Listed entries:
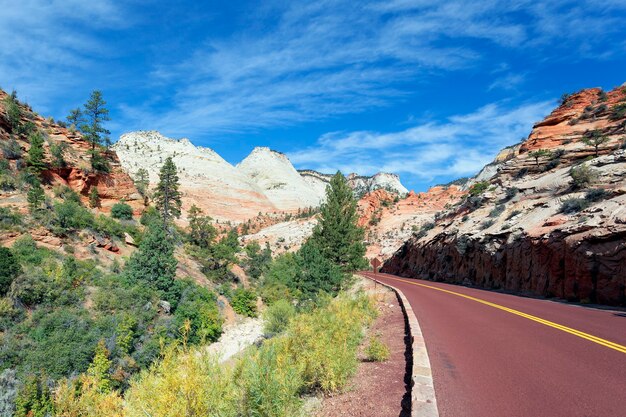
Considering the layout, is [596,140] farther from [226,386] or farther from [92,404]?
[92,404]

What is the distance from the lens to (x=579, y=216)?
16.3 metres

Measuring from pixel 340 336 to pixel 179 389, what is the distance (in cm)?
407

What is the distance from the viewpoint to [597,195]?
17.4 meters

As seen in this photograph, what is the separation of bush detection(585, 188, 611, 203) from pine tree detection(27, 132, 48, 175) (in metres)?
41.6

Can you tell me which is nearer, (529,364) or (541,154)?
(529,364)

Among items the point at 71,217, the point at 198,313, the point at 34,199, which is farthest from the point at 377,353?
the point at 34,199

...

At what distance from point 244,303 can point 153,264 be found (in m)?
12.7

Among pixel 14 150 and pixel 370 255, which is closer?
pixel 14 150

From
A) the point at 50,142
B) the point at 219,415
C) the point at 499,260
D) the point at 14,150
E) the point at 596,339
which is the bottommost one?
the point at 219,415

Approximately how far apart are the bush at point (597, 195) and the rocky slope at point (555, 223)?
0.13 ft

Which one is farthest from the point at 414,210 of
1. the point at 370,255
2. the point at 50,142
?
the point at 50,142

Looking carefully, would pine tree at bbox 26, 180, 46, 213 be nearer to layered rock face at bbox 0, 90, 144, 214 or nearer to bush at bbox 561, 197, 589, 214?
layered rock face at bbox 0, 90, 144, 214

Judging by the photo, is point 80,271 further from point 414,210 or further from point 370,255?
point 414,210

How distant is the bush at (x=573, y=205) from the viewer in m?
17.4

Required task:
Please pull out every row above, from both blocks, that contains the word "nearer", and copy each one in full.

Completed exercise:
Can you tell me which is nearer, (529,364) or (541,154)?
Looking carefully, would pine tree at bbox 26, 180, 46, 213 be nearer to layered rock face at bbox 0, 90, 144, 214 or nearer to bush at bbox 561, 197, 589, 214?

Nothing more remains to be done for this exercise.